» What is being asked
Without the pictures, retype each line below exactly as it stands.

» Data excerpt
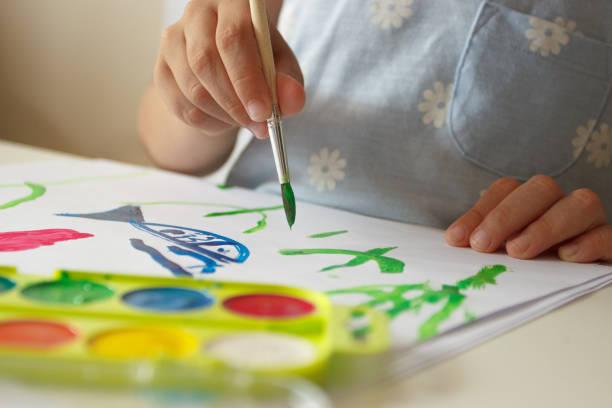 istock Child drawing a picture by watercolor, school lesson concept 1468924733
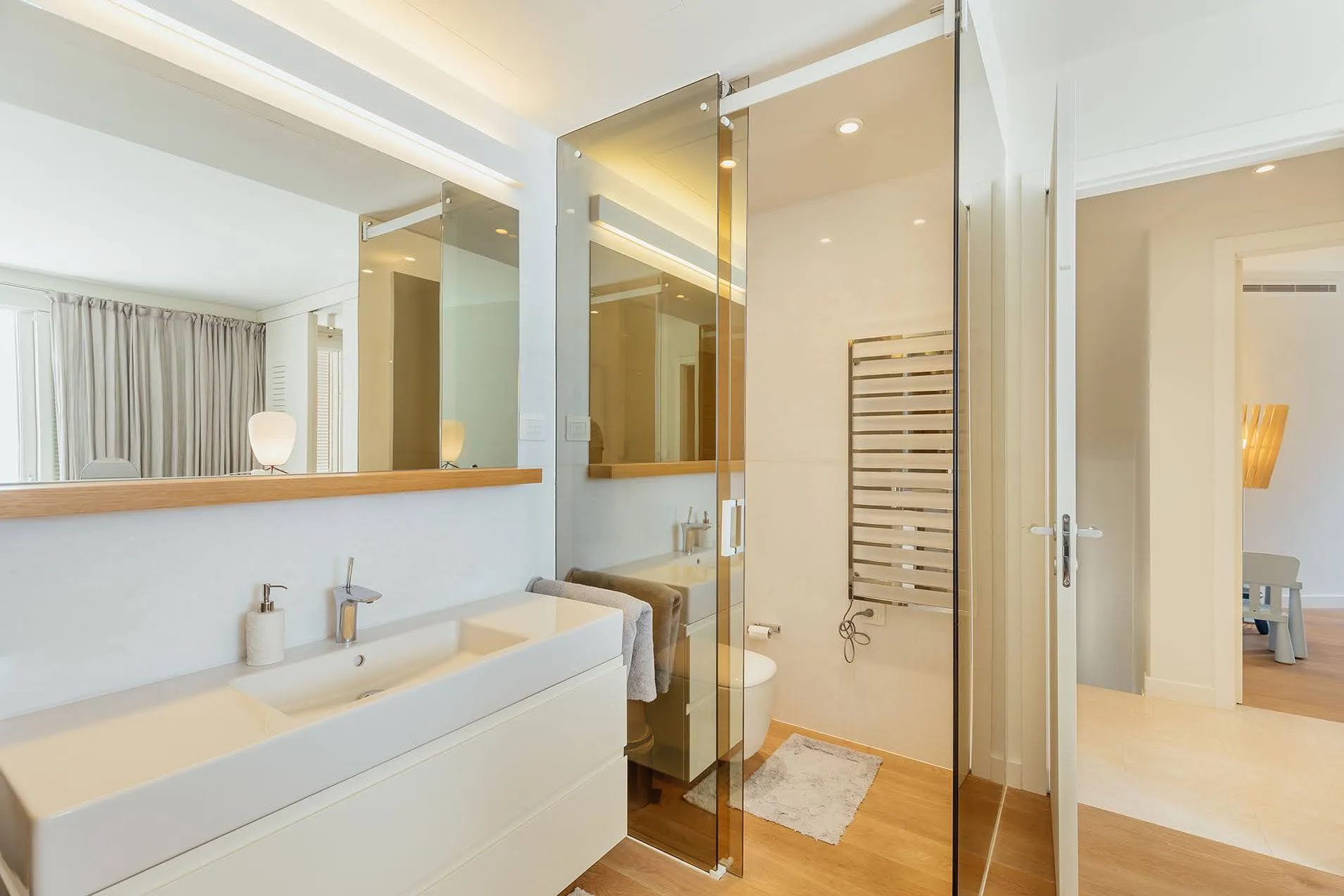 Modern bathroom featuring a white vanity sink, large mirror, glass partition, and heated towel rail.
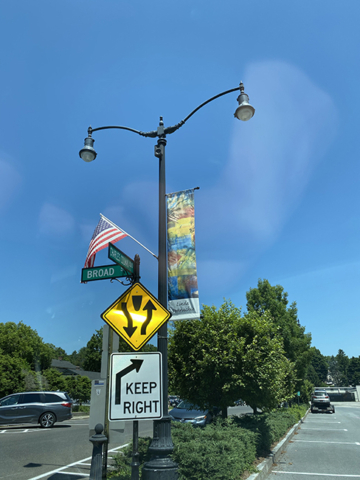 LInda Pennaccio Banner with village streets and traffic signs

» Task answer
 istock Child drawing a picture by watercolor, school lesson concept 1468924733
 Modern bathroom featuring a white vanity sink, large mirror, glass partition, and heated towel rail.
 LInda Pennaccio Banner with village streets and traffic signs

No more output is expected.